At the Hines VA hospital, where Hagarty specialized in helping people with breathing problems, she used a scooter and kept a brave face.
"We knew she was having a hard time walking, but we thought it was complications from her surgeries," said Patricia Moss, Hagarty's supervisor and associate chief nurse for long-term care.
Hagarty had worked at the medical center for almost 39 years, earning deep respect from colleagues for her discipline, commitment and professionalism.
"Anything she took on, she went at it 150 percent," Moss said, adding, "Everyone was shocked when she left."
Hagarty told no one at Hines of her ALS diagnosis and declined a goodbye dinner after leaving the job she loved. Months of depression followed as she was overcome by feelings of loss. Her sister and her family arranged rotating caregiving duties, but tempers flared under the stress of Hagarty's deterioration and their sense of helplessness.
All Hagarty could think of was patients she'd treated at Hines who were "just eyeballs looking out at you with everything else — every function except their awareness and their feelings — gone."
Things began to shift only when her sister pleaded with Hagarty to return to the moment and the people who loved her.
"Focus on what you have … on the good you can still do," Rita Risatti remembers saying.
The sisters had lost their mother to cancer when they were young, and Hagarty realized she didn't want to go as her mother had, without any record of her thoughts and feelings left behind. Soon, she began to write and shop over the Internet, planning the gifts and memories she would give her family and getting intimately involved in her medical care.
Acceptance dawned and, with it, the desire to let people know what she was going through. Hagarty had not told anyone outside her closest family of her illness, but last Monday she announced it to 60 friends, cousins and former co-workers in a Christmas letter.
"I guess I don't want my last message to people to be (that) I denied the whole thing," she said.
"Eileen is extremely resilient and courageous, and her emotional journey has been just amazing," said Nicole Sammartino, patient services coordinator for the ALS Association Greater Chicago Chapter.
"As a nurse, Eileen tried to help her patients focus on the positive aspects of living with their diseases.
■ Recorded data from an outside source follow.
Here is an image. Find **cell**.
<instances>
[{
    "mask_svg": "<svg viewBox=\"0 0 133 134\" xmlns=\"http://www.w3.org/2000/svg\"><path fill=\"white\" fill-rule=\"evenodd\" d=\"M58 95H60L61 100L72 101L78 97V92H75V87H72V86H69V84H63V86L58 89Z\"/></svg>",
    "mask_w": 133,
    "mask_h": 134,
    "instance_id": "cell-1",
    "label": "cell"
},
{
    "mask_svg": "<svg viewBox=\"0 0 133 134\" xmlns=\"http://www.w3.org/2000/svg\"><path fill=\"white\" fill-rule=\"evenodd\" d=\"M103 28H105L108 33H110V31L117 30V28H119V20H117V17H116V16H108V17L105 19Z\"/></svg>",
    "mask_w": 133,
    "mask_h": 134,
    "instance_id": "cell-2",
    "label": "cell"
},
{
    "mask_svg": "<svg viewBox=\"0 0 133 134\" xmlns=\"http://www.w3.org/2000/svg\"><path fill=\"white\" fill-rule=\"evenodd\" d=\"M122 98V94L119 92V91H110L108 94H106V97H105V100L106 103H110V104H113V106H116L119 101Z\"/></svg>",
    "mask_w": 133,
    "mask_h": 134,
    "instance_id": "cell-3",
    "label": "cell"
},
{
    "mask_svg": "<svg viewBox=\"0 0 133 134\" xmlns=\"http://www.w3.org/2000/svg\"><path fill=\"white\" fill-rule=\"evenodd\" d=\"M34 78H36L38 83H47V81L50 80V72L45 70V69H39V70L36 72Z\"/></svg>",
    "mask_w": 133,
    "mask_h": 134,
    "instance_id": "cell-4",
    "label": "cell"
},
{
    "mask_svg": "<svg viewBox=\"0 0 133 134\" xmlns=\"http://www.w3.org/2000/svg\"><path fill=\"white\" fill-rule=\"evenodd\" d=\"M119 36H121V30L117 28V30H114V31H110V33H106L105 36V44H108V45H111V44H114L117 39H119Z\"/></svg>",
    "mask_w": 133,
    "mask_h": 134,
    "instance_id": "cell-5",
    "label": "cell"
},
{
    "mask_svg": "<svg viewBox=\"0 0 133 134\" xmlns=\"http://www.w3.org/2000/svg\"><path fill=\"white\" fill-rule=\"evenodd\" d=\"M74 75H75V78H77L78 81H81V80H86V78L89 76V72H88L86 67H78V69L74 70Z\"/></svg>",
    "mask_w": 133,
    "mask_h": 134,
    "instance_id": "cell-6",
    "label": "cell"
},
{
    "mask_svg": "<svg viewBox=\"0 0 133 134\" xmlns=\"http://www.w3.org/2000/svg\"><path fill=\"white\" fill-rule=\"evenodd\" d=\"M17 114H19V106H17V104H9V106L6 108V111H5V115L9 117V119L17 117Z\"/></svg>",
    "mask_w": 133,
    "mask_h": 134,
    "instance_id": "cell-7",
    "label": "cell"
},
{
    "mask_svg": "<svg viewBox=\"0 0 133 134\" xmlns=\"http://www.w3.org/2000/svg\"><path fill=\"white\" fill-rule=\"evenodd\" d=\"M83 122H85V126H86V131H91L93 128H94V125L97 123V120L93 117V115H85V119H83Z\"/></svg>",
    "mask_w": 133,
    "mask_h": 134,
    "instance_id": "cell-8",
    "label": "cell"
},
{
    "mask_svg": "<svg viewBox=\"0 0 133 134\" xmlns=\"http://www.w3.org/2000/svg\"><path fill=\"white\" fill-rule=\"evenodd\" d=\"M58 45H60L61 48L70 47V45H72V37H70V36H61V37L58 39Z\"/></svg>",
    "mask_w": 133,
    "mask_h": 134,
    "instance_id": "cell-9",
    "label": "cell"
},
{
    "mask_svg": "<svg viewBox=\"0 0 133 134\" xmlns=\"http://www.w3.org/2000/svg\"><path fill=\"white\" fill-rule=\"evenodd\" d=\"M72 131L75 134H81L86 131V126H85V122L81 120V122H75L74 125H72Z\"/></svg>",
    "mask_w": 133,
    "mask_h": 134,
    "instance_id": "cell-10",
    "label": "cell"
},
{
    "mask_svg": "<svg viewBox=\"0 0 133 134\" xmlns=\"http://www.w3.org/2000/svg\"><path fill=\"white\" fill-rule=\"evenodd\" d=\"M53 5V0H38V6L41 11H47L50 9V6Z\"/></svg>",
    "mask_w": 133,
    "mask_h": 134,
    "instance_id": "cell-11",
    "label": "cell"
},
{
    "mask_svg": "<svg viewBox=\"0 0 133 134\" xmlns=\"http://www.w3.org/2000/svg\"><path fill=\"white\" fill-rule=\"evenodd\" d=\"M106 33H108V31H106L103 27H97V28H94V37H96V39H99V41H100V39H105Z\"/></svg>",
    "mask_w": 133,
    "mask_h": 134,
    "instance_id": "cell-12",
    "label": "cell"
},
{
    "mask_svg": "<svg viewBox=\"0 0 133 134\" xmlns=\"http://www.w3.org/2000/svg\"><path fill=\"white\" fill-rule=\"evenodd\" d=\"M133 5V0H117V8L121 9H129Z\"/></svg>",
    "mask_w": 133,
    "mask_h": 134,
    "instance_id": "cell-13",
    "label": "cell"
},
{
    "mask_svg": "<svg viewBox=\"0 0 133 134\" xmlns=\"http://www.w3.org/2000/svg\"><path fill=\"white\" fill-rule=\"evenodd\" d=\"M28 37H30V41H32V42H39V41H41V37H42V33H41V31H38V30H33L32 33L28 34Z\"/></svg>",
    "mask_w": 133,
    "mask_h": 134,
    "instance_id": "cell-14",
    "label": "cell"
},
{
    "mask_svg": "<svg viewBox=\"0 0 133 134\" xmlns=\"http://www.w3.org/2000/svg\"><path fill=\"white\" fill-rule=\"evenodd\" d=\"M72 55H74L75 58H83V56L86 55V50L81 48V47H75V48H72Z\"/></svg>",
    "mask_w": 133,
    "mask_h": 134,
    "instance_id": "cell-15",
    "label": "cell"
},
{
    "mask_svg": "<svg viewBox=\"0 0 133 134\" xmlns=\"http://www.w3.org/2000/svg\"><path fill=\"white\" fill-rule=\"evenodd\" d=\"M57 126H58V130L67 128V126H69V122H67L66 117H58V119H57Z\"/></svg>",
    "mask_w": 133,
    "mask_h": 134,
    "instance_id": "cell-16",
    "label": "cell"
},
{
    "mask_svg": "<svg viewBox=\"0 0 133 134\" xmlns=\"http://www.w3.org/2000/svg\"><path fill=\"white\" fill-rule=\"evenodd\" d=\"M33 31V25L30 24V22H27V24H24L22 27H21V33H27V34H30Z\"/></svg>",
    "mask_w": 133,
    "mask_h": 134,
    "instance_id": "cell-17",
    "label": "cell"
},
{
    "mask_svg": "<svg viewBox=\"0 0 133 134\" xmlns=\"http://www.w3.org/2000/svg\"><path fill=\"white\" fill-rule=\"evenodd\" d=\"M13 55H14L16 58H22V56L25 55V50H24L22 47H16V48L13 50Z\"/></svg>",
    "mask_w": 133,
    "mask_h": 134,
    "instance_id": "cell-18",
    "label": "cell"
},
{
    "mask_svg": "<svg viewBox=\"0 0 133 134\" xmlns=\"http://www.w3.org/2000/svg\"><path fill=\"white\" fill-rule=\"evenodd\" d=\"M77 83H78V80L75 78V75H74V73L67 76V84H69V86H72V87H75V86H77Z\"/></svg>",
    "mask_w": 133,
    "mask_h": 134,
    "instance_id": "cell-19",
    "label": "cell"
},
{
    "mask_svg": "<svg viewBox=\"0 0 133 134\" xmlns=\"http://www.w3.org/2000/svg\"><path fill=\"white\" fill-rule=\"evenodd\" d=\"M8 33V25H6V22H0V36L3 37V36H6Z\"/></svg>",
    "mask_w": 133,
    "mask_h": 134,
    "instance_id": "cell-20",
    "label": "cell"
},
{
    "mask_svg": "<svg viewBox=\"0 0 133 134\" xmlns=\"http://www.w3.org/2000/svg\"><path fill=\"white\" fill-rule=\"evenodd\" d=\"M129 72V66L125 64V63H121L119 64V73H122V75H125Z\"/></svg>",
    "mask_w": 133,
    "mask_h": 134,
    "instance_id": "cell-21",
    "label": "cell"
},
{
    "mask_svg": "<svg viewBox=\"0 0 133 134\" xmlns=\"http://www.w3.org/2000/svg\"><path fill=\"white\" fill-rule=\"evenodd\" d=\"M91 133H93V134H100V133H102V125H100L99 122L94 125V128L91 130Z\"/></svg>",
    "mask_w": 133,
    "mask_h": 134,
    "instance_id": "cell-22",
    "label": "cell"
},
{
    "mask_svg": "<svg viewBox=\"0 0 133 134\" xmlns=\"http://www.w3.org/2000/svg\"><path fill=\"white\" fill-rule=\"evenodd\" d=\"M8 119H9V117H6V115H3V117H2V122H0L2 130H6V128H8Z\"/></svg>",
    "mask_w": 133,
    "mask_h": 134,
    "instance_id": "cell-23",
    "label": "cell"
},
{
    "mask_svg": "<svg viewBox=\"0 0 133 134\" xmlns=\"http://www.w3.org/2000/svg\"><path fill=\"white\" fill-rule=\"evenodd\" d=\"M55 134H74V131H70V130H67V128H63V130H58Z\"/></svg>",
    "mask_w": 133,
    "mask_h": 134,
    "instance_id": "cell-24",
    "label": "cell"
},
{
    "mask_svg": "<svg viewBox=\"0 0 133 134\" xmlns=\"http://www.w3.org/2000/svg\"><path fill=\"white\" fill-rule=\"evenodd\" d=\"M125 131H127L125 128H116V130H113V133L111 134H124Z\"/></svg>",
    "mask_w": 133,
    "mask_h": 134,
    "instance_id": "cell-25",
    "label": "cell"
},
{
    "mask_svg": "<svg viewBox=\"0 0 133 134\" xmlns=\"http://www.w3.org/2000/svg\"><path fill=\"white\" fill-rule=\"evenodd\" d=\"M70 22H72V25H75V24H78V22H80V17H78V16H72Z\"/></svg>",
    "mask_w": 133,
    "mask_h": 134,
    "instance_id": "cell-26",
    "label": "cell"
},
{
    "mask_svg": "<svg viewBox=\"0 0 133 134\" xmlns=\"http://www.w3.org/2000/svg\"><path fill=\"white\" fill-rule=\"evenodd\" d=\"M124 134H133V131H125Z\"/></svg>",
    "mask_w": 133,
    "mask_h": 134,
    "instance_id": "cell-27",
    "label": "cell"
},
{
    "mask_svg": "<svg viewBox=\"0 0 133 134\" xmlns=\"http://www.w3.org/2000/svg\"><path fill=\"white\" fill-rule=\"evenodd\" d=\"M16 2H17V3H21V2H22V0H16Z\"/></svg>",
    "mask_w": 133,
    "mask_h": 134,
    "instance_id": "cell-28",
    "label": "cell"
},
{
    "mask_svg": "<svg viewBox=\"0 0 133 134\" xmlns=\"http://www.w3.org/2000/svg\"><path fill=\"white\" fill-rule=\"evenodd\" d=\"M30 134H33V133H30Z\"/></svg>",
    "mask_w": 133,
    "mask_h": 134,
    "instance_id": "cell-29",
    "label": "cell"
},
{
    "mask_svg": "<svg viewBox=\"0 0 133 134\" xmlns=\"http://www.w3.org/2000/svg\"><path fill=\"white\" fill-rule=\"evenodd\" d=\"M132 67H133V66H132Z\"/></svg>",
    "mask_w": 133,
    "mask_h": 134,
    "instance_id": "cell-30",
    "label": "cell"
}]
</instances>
Now she's trying to practice what she preached," said Mary Schick, her case manager from Rainbow Hospice.
As for challenges that lie ahead, Hagarty is characteristically decisive, motivated by a desire to spare her family and herself undue suffering.
Terrified of being unable to breathe, of choking, she has told her husband and her children she does not want to be placed on a ventilator.
"Absolutely not; I don't want to live like that," she asserted recently when a visitor came to her home.
More than 85 percent of ALS patients similarly decide to forgo mechanical ventilation, said Rowin, Hagarty's doctor, acknowledging that's a rough estimate.
Jon Hagarty knows he hasn't come to terms with that decision.
"I'm reconciled to it because it's what she wants, but when push comes to shove, maybe she'll change her mind," he said, sitting in his living room next to his wife.
Hagarty's daughter said it tears her apart to imagine what her mother's decision means.
"When she got her 'do not resuscitate' papers ready, it almost killed me because I'm thinking: What if she's dying in front of me and I'm not able to do anything?" the young woman said, breaking into tears.
Son Patrick said he wants his mom to hold on as long as she can.
"As long as she is able to pull even a little bit of joy out of life, as long as you see a smile on her face, then life is worth living," he said.
As for Hagarty, she tries not to think too hard about the future, filled with darkness. Instead, she counts her blessings today.
"The wonderful caregiver that somehow I was so lucky to find," she said. "Financial resources that have allowed me not to go bankrupt. Our new van that lets me get out of the house. My hospice people, they're wonderful; my nurse, she's an angel. And the love and support of my family and my sister, above all else."